任务
[1] 更新关于永王东巡的选段：从“与永王的表面风光相对照的,却”开始，一直到“镇主张的士人,此时也开始反对永王的移镇。”，把其中的“玄宗”一律换成“唐玄宗”，然后写出这一部分。
[2] 接着关于永王东巡的选段的最后一句往下续写。

节选文字
----

与永王的表面风光相对照的,却是玄宗与肃宗两人在暗中的较量。并且,这种较量同样也已对永王的僚佐造成了一定的影响。不过在永王“东巡”前,这些暗中的较量终究不至于造成双方的彻底决裂。一切的变化,都将始于年底的永王“东巡”。“东巡”的永王于十二月左右进入江西境内。有关永王东巡途经江西的情况,因著名诗人李白加入永王军队而引起人们的高度关注。
对于李白这位著名诗人牵涉“永王之乱”的行为,我并不认为李白是一个具有政治洞察力的士人,这不仅是因为当时婉拒永王之邀的士大夫不在个别,而且即便一些在永王“东巡”前还支持玄宗令诸王出镇主张的士人,此时也开始反对永王的移镇。

----

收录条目

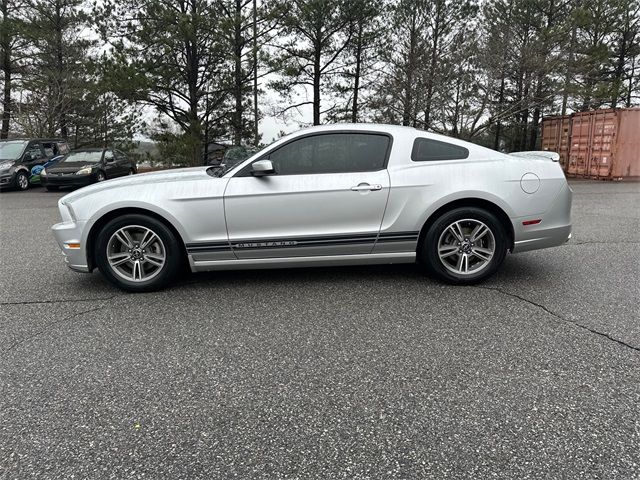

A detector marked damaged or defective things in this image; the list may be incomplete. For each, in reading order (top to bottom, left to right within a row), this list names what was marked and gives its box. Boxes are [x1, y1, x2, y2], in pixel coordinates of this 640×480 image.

pavement crack [0, 294, 118, 358]
pavement crack [476, 286, 640, 354]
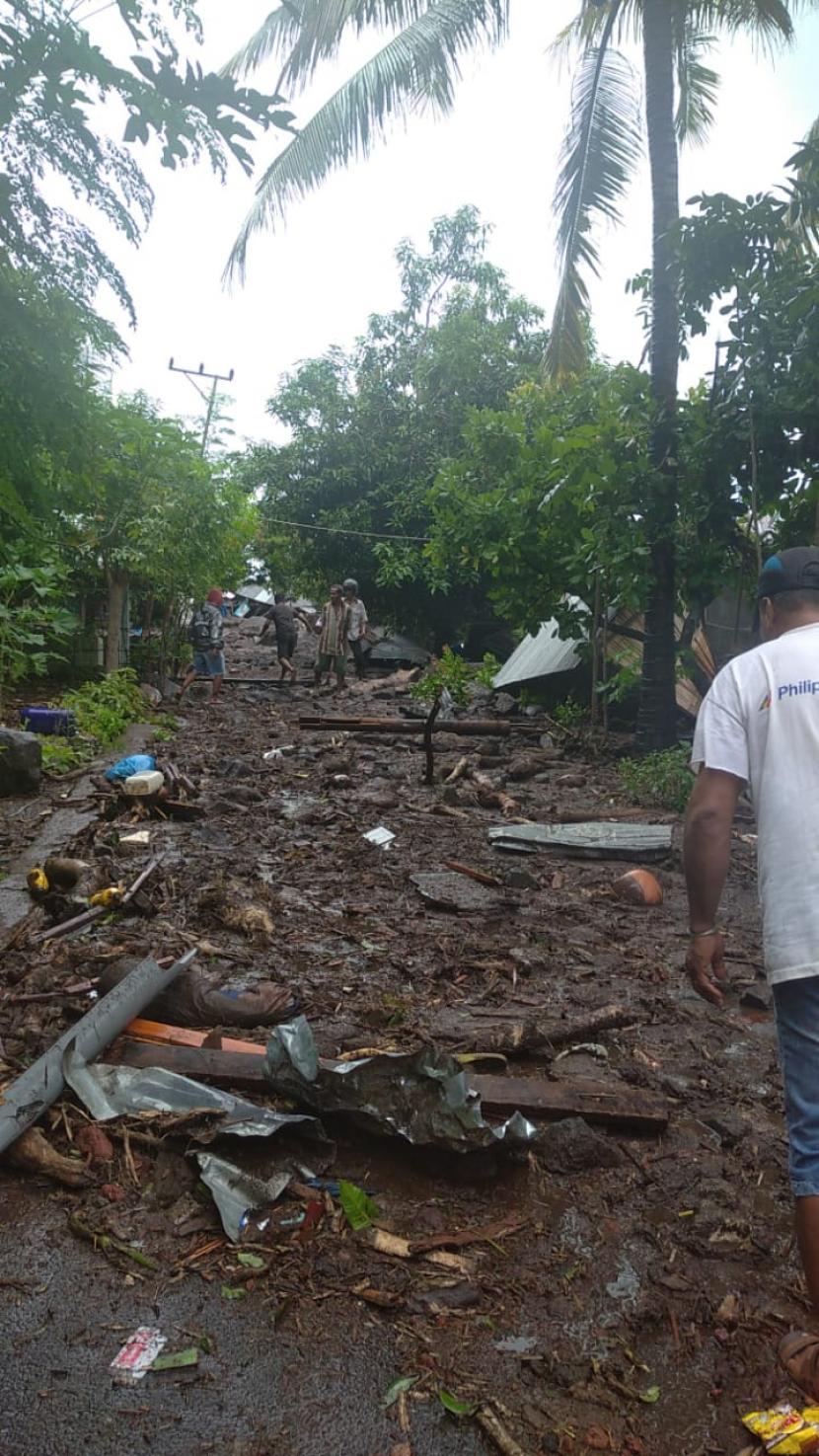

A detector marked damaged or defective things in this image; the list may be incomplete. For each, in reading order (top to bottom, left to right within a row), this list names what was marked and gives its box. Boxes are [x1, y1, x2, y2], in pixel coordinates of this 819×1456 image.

broken timber beam [298, 716, 541, 739]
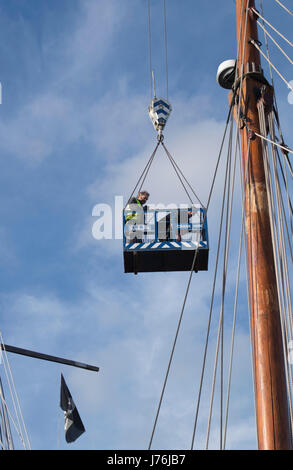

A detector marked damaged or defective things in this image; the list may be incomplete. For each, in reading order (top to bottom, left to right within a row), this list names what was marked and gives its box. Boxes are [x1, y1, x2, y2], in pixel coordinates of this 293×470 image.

rusty metal pole [232, 0, 290, 452]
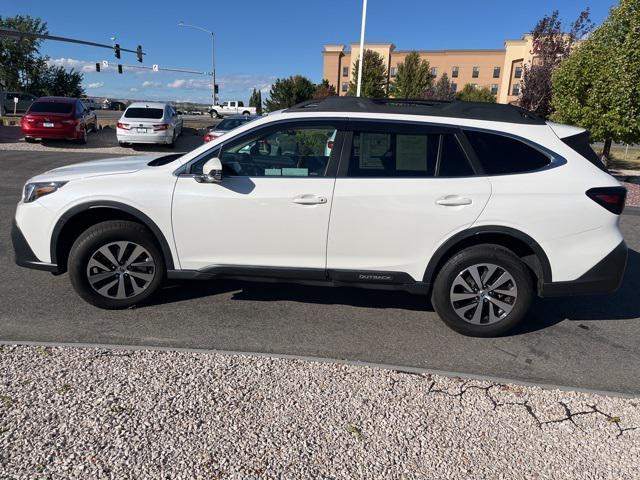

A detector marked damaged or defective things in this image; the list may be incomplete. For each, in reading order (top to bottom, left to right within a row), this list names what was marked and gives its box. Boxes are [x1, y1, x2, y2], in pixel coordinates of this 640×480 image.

crack in asphalt [420, 376, 636, 438]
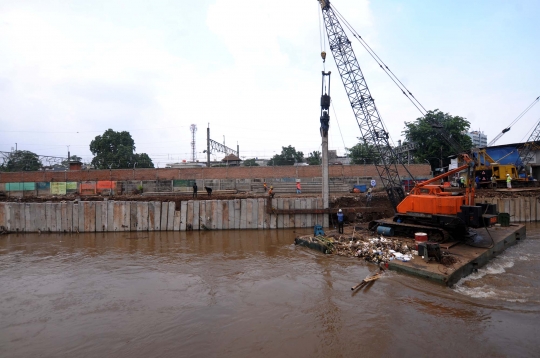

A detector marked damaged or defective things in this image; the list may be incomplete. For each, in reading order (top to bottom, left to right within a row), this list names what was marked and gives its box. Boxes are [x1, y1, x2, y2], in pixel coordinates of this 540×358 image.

rust stained pile [296, 234, 414, 264]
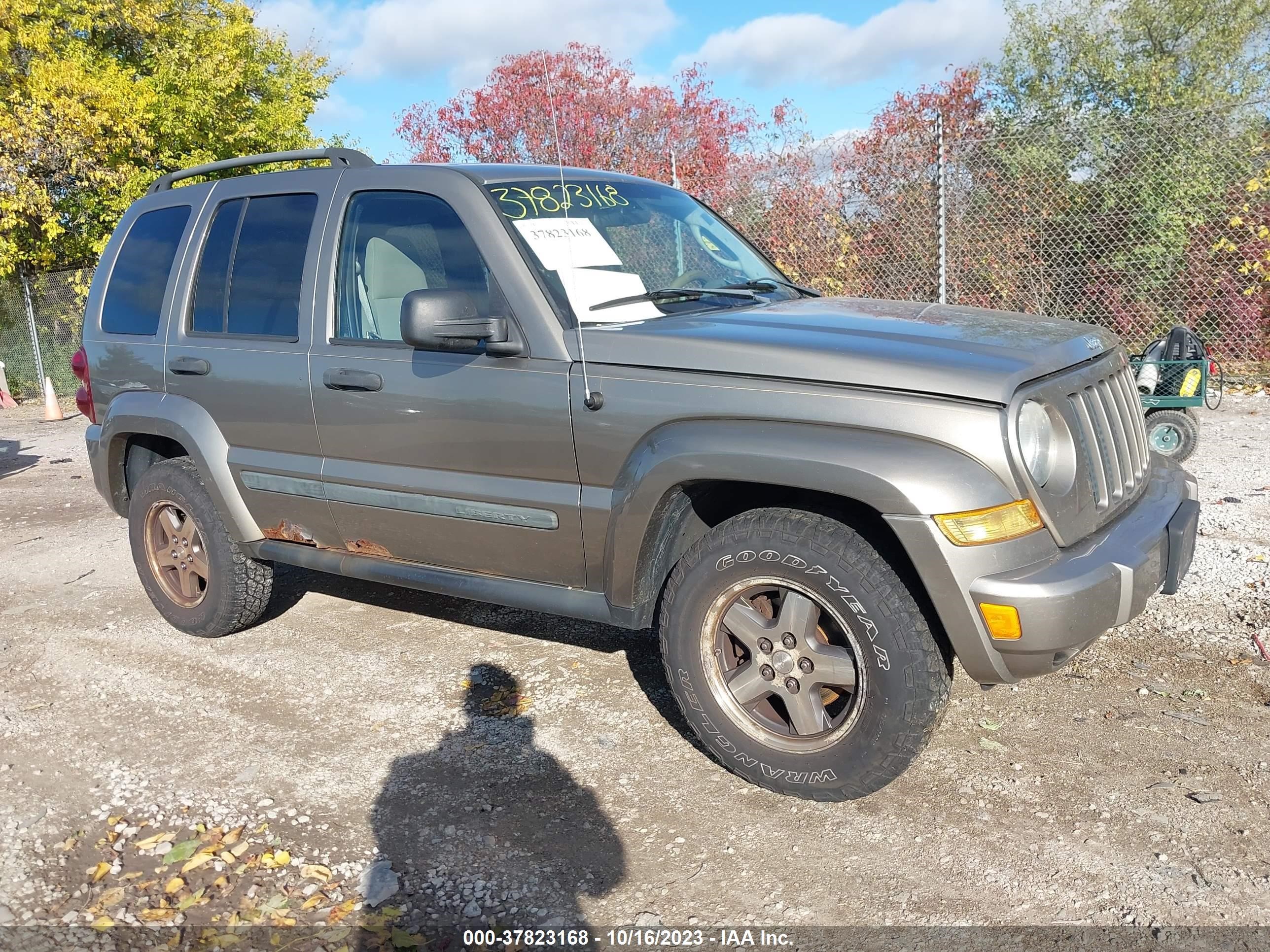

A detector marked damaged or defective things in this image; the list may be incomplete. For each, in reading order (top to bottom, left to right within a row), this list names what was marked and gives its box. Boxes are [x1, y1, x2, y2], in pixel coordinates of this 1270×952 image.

rust spot on rocker panel [260, 523, 315, 543]
rust spot on rocker panel [345, 538, 388, 558]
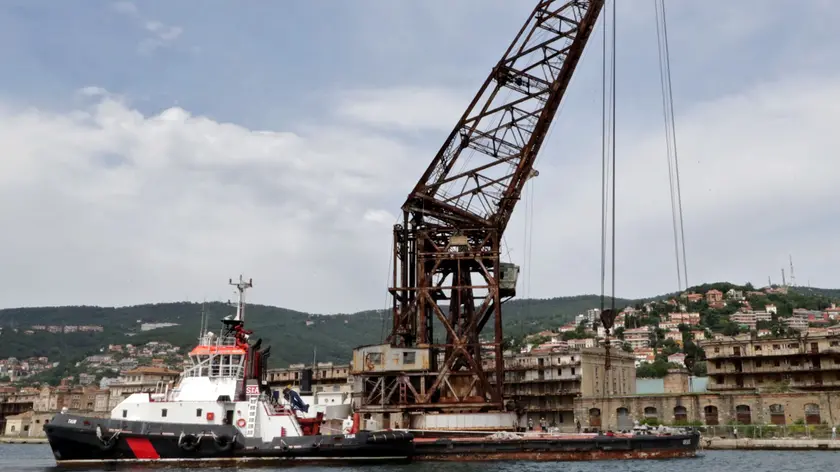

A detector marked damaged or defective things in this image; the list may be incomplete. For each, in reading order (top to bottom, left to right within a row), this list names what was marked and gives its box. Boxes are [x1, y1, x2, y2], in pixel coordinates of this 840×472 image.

rusty crane structure [352, 0, 604, 420]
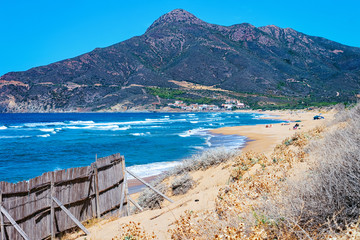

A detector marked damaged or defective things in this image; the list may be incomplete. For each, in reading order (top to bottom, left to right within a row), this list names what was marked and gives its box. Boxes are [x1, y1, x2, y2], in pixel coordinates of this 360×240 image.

broken fence slat [125, 170, 173, 203]
broken fence slat [0, 205, 30, 240]
broken fence slat [52, 198, 91, 235]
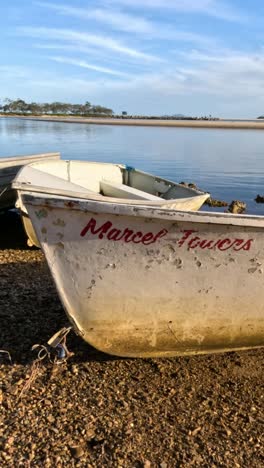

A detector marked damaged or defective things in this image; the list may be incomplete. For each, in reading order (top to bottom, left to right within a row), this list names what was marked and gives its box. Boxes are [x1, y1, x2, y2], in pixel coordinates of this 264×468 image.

peeling white paint on hull [21, 195, 264, 358]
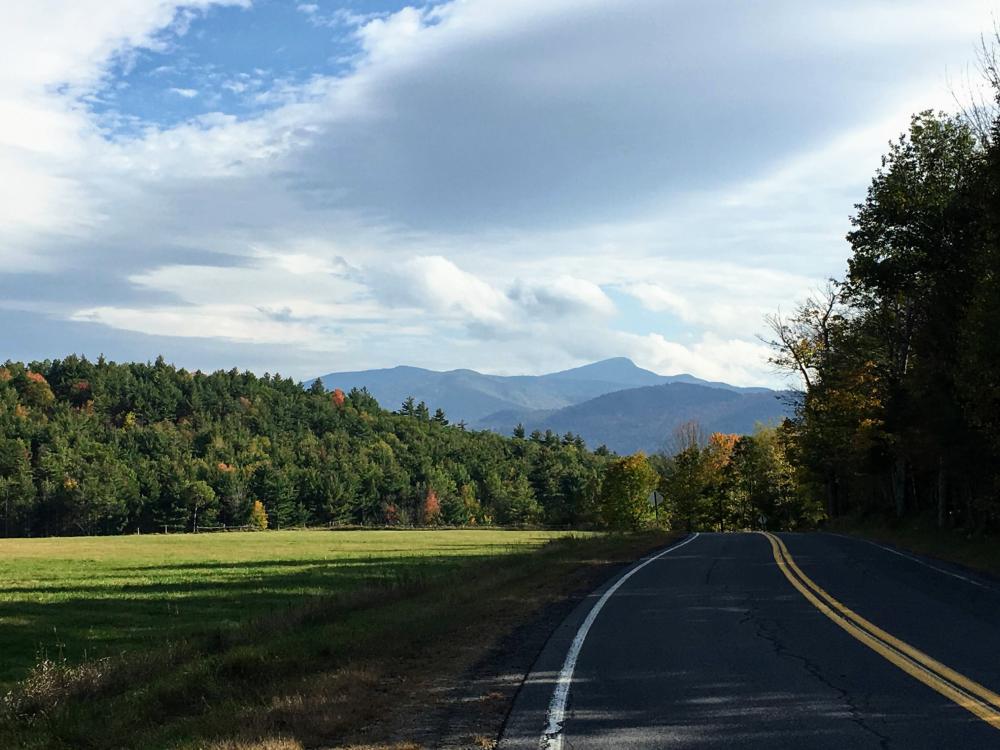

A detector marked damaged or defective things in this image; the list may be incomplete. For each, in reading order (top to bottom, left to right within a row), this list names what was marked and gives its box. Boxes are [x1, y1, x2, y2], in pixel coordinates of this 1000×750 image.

asphalt road crack [740, 596, 896, 748]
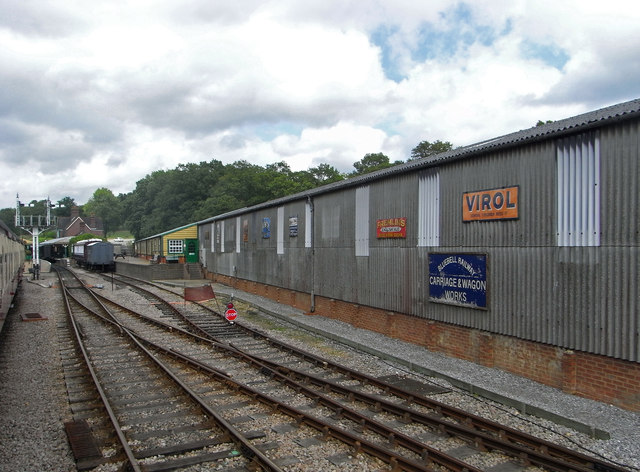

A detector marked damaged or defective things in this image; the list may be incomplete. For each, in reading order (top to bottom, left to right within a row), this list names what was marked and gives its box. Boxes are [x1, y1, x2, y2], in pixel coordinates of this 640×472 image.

----

所给答案
[1]
与永王的表面风光相对照的,却是唐玄宗与肃宗两人在暗中的较量。并且,这种较量同样也已对永王的僚佐造成了一定的影响。不过在永王“东巡”前,这些暗中的较量终究不至于造成双方的彻底决裂。一切的变化,都将始于年底的永王“东巡”。“东巡”的永王于十二月左右进入江西境内。有关永王东巡途经江西的情况,因著名诗人李白加入永王军队而引起人们的高度关注。
对于李白这位著名诗人牵涉“永王之乱”的行为,我并不认为李白是一个具有政治洞察力的士人,这不仅是因为当时婉拒永王之邀的士大夫不在个别,而且即便一些在永王“东巡”前还支持唐玄宗令诸王出镇主张的士人,此时也开始反对永王的移镇。

[2]
皇甫侁的辖区虽说只是永王此次“东巡”的中途,且其治所豫章郡(洪州)也不在“东巡”途经的长江沿岸,但永王的东来却已经给身为江西采访使的他带来了尴尬。一方面,皇甫侁是深知永王此番“东巡”必将激化与肃宗之间的矛盾,甚至可能导致帝国分裂的政治头脑清楚的士大夫;但另一方面,虽然玄宗的《命三王制》没有明确允许永王可由江陵继续南下,但却明确诏令了江西在当时是永王的都统区域,所以在名义上,皇甫侁仍是永王璘的属下,理当支持与配合璘的此次“东巡”。
在永王开始“东巡”的同时,肃宗也开始了争取南方的行动,尤其在争夺的焦点江淮,两者的矛盾正式公开化。不过总的来看,肃宗的行动更有成效,因为长江下游的三位要员—江西采访使皇甫侁、江东采访使李希言、淮南采访使李成式现在都站在了他的一边。
玄宗没有否认他在《命三王制》中令诸王出镇的正当性,但也同样表明,他确实没有颁布过允许永王“东巡”的明确诏诰,所以永王此行,确实是出师无名的“擅行”之举。
在听闻永王起兵的消息后,肃宗就不得不急遣另一批人奔赴江淮。并且也终于决定,他将要以强硬的手段来遏制永王、对抗玄宗了。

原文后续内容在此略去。